EXERCISE GOAL: Beneath this instruction is a listing; write out exactly the line that contains "scientific name: Nasua nasua" and each line after it to the last.

RECORD SET:
↓↓↓

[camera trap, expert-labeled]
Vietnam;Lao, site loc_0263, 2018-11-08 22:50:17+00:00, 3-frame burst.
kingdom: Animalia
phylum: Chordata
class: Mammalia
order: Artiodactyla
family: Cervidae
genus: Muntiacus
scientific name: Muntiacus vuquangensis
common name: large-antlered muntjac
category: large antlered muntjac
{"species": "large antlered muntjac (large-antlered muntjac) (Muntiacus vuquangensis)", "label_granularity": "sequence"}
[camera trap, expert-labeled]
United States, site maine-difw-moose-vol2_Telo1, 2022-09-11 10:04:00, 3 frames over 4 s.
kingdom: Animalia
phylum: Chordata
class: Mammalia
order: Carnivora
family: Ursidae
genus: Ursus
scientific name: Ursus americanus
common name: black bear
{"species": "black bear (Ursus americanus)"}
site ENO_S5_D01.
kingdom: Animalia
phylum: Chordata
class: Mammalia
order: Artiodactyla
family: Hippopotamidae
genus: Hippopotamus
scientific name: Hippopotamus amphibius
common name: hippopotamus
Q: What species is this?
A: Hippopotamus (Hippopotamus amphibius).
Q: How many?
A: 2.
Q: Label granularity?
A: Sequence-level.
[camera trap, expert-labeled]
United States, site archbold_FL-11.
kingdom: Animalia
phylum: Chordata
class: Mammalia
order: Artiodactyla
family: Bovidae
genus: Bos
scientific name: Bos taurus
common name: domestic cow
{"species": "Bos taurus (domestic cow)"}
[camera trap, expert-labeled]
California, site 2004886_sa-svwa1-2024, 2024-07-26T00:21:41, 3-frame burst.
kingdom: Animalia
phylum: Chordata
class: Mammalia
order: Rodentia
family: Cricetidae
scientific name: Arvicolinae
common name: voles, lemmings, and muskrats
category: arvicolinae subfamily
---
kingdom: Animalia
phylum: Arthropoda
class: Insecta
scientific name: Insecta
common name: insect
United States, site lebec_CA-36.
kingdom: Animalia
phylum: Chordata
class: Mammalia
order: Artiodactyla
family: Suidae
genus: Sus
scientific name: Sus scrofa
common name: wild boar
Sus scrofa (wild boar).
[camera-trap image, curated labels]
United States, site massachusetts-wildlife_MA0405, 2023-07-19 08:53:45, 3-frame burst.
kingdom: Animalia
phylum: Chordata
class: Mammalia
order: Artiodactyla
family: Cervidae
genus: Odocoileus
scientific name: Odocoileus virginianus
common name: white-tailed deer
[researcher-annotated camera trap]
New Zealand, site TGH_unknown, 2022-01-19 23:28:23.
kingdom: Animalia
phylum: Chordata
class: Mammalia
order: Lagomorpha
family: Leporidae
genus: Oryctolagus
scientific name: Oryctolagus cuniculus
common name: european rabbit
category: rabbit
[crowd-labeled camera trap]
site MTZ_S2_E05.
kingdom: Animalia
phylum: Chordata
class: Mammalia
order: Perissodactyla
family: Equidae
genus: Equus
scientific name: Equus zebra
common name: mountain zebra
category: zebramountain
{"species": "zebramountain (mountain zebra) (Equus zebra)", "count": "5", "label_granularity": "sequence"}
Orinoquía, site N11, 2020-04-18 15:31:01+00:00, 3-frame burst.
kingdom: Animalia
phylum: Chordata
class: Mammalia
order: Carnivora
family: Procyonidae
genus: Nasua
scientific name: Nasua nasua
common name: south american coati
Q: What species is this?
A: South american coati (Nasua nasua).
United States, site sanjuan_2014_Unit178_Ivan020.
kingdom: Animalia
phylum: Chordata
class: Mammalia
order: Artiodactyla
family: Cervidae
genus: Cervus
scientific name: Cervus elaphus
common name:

↑↑↑

TASK ANSWER:
scientific name: Nasua nasua
common name: south american coati
Q: What species is this?
A: South american coati (Nasua nasua).
United States, site sanjuan_2014_Unit178_Ivan020.
kingdom: Animalia
phylum: Chordata
class: Mammalia
order: Artiodactyla
family: Cervidae
genus: Cervus
scientific name: Cervus elaphus
common name:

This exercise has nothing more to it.